Impressionists Landscapes room

Musée d'Orsay
© RMN-Grand Palais (Musée d’Orsay) / Martine Beck-Coppola
Corps de texte
From left to right : Alfred Sisley (1839-1899) L'Ile Saint-Denis, 1872 ; Camille Pissarro (1830-1903), Entrée du village de Voisins, 1872 ; Claude Monet (1840-1926), Bateaux de plaisance, entre 1872 et 1873.

 

Presented from August 29, 2023
Level -2

Domenica Walter, widow of art dealer and collector Paul Guillaume, consecutively acquired during the 1950s, a landscape by Alfred Sisley - Chemin de Montbuisson à Louveciennes - then one by Claude Monet - Argenteuil -, both in the museum’s collection today. Reflecting her own taste for impressionism, her purchases ever so slightly shifted her husband’s original selection.

Both landscapes, adjoined with exceptional loans from the musée d’Orsay, attest to the transformation of the Parisian countryside at the beginning of the 1870s: the road and rail activity on the Seine’s bridges or the marina harbors which become leisure destinations for the city residents. Painters’ newfound interest for landscape is evident from the first Impressionist exhibition in 1874. It consecrates what critics called « the outdoors school » – the practice of painting outside, in front of the subject.

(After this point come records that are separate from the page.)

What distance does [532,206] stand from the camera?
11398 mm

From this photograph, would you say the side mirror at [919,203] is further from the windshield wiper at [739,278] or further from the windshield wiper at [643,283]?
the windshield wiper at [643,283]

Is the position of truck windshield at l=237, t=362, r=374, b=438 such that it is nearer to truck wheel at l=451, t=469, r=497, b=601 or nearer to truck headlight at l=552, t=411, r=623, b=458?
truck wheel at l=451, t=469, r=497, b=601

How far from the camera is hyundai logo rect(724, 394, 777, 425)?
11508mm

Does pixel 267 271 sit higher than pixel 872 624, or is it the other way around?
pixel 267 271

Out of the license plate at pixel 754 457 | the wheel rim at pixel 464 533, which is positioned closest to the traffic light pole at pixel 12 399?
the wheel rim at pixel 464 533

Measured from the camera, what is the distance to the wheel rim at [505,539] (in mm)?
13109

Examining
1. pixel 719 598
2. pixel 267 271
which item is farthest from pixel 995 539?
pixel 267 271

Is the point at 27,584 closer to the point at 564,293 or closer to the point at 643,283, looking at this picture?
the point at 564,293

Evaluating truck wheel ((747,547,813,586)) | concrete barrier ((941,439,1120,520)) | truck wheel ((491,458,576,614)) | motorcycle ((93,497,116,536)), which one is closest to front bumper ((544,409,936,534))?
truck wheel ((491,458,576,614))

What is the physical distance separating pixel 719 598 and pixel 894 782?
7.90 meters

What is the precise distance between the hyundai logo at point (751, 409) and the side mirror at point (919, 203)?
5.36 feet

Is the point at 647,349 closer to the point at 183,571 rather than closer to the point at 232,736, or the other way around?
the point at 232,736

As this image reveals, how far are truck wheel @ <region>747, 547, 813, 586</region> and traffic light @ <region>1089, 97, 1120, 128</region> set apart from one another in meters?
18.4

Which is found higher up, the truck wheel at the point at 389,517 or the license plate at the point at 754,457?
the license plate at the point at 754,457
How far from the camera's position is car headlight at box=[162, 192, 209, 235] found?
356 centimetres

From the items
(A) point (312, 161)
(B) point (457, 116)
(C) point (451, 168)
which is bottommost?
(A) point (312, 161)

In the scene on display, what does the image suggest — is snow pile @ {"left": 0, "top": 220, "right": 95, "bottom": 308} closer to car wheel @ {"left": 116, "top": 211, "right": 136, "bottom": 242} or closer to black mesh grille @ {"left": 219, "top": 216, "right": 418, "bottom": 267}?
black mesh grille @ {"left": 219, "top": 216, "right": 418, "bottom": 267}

Claude Monet, Camille Pissarro, Alfred Sisley, Auguste Renoir, Paul Cézanne all display familiar landscapes, which split from the idealized nature from academic painting. The artists are committed to represent their own sensibility of nature, « in any season, right under the sky ceiling » (Théodore Duret). The quick brushstrokes, the bright colors, the importance of the sky, shadows and reflections, are all shift from the traditional rules of the genre and allow a new consideration to these daily landscapes.